El almacén de los Sobrenaturalistas estaba en un edificio relativamente bajo según los estándares internacionales. Apenas ciento cuarenta pisos de altura. Salieron a la azotea entre una deprimente nube tóxica de color verde.

En Westside, todos los edificios eran más o menos de la misma altura, piso arriba piso abajo, lo que garantizaba la nitidez de la señal desde el Satélite a las antenas parabólicas de los tejados. También facilitaba a los vigilantes la tarea de desplazarse entre los edificios, siempre que estuviesen dispuestos a arriesgar su vida y su integridad física en el intento.

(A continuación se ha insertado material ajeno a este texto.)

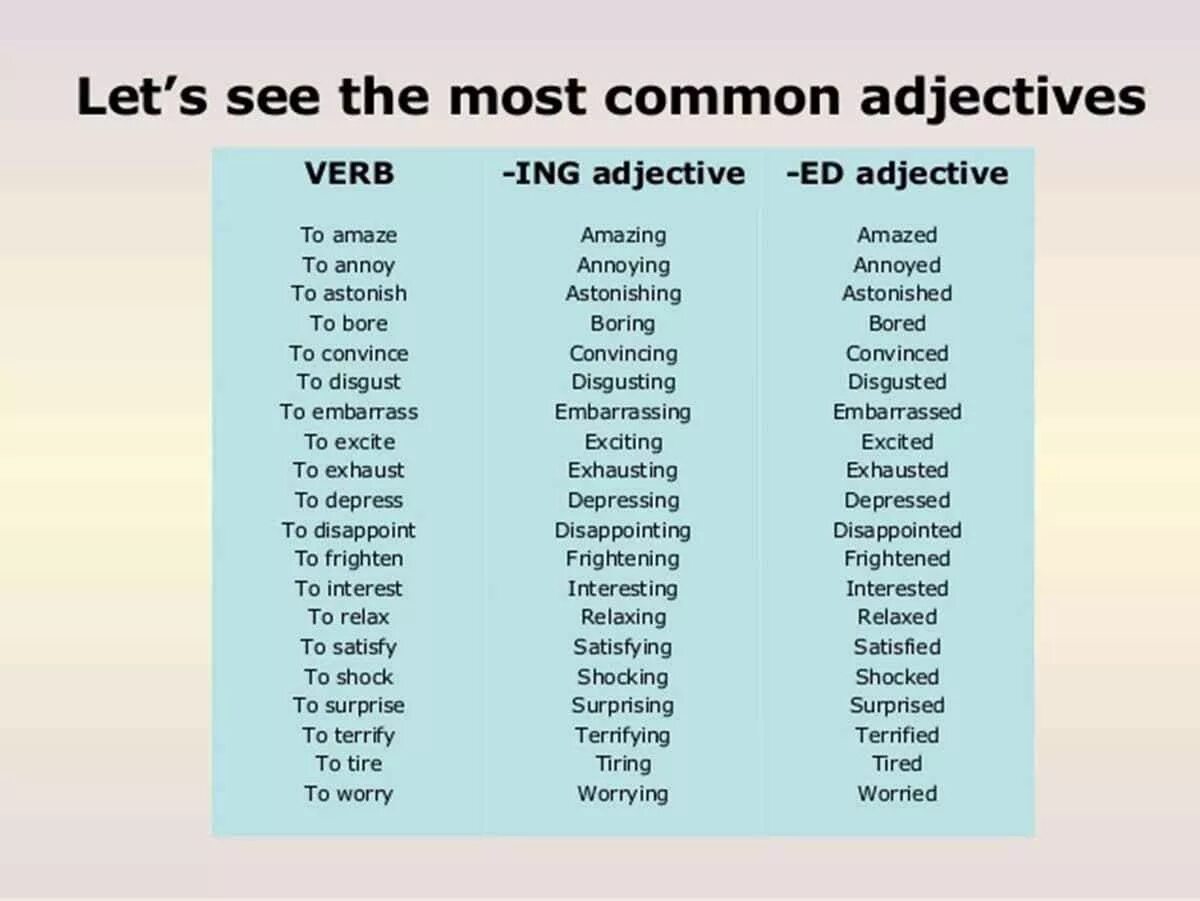 Let's see the most common adjectives

| VERB | -ING adjective | -ED adjective |
|---|---|---|
| To amaze | Amazing | Amazed |
| To annoy | Annoying | Annoyed |
| To astonish | Astonishing | Astonished |
| To bore | Boring | Bored |
| To convince | Convincing | Convinced |
| To disgust | Disgusting | Disgusted |
| To embarrass | Embarrassing | Embarrassed |
| To excite | Exciting | Excited |
| To exhaust | Exhausting | Exhausted |
| To depress | Depressing | Depressed |
| To disappoint | Disappointing | Disappointed |
| To frighten | Frightening | Frightened |
| To interest | Interesting | Interested |
| To relax | Relaxing | Relaxed |
| To satisfy | Satisfying | Satisfied |
| To shock | Shocking | Shocked |
| To surprise | Surprising | Surprised |
| To terrify | Terrifying | Terrified |
| To tire | Tiring | Tired |
| To worry | Worrying | Worried |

Westside se desplegaba ante ellos como una hilera de fichas de dominó, y solo los dibujos gráficos en los edificios y los carteles de neón distinguían unos rascacielos de otros. En el aire, los pájaros de la policía y de la televisión competían por ganar espacio, zarandeados por el viento que zigzagueaba entre las columnas de hierro colado.

Stefan desplegó un puente extensible que llevaba a la espalda. Cosmo lo observó con atención; era obvio que no iba a haber tiempo para practicar aquello. Había visto a los limpiacristales del Clarissa Frayne encaramarse a aquellos artilugios, corriendo entre un edificio y otro con una naturalidad suicida, y siempre se había dicho para sus adentros: «¡Eso no lo haría yo ni en un millón de años!». Las cosas cambian. Las circunstancias cambian.

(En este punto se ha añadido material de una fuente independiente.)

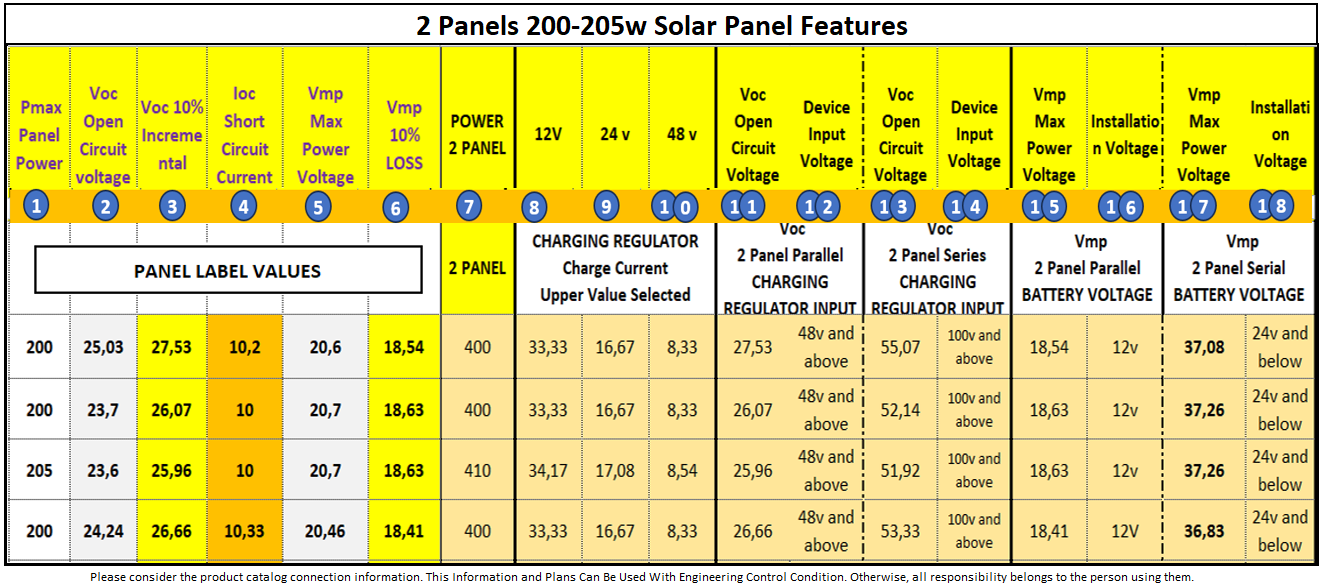 2 Panels 200-205w Solar Panel Features

| Pmax Panel Power | Voc Open Circuit voltage | Voc 10% Incremental | Ioc Short Circuit Current | Vmp Max Power Voltage | Vmp 10% LOSS | POWER 2 PANEL | 12V | 24 v | 48 v | Voc Open Circuit Voltage | Device Input Voltage | Voc Open Circuit Voltage | Device Input Voltage | Vmp Max Power Voltage | Installation Voltage | Vmp Max Power Voltage | Installation Voltage |
|---|---|---|---|---|---|---|---|---|---|---|---|---|---|---|---|---|---|
| 1 | 2 | 3 | 4 | 5 | 6 | 7 | 8 | 9 | 10 | 11 | 12 | 13 | 14 | 15 | 16 | 17 | 18 |
| PANEL LABEL VALUES | | | | | | 2 PANEL | CHARGING REGULATOR Charge Current Upper Value Selected | | | Voc 2 Panel Parallel CHARGING REGULATOR INPUT | | Voc 2 Panel Series CHARGING REGULATOR INPUT | | Vmp 2 Panel Parallel BATTERY VOLTAGE | | Vmp 2 Panel Serial BATTERY VOLTAGE | |
| 200 | 25,03 | 27,53 | 10,2 | 20,6 | 18,54 | 400 | 33,33 | 16,67 | 8,33 | 27,53 | 48v and above | 55,07 | 100v and above | 18,54 | 12v | 37,08 | 24v and below |
| 200 | 23,7 | 26,07 | 10 | 20,7 | 18,63 | 400 | 33,33 | 16,67 | 8,33 | 26,07 | 48v and above | 52,14 | 100v and above | 18,63 | 12v | 37,26 | 24v and below |
| 205 | 23,6 | 25,96 | 10 | 20,7 | 18,63 | 410 | 34,17 | 17,08 | 8,54 | 25,96 | 48v and above | 51,92 | 100v and above | 18,63 | 12v | 37,26 | 24v and below |
| 200 | 24,24 | 26,66 | 10,33 | 20,46 | 18,41 | 400 | 33,33 | 16,67 | 8,33 | 26,66 | 48v and above | 53,33 | 100v and above | 18,41 | 12V | 36,83 | 24v and below |

Please consider the product catalog connection information. This Information and Plans Can Be Used With Engineering Control Condition. Otherwise, all responsibility belongs to the person using them.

El puente, en su estado cochambroso, parecía una bandeja de acero con hileras dobles de agujeros semicirculares. En uno de los extremos de la bandeja había un carrete de cable; Stefan se ajustó firmemente el otro extremo al talón y envolvió los dedos alrededor de la empuñadura del carrete. Soltó unos cuantos centímetros de cable y luego pulsó el botón de activación del teclado del carrete. El puente se desplegó al instante, accionado por un pequeño depósito de gas, y se extendió por encima de la separación entre los edificios. Stefan manejó el carrete con movimiento experto, manteniendo el morro del puente en el aire hasta que alcanzó el borde del edificio vecino.

—¡Adelante! —ordenó, al tiempo que se apartaba a un lado.

Mona y Lorito echaron a correr a través del puente, con cuidado pero con seguridad al mismo tiempo.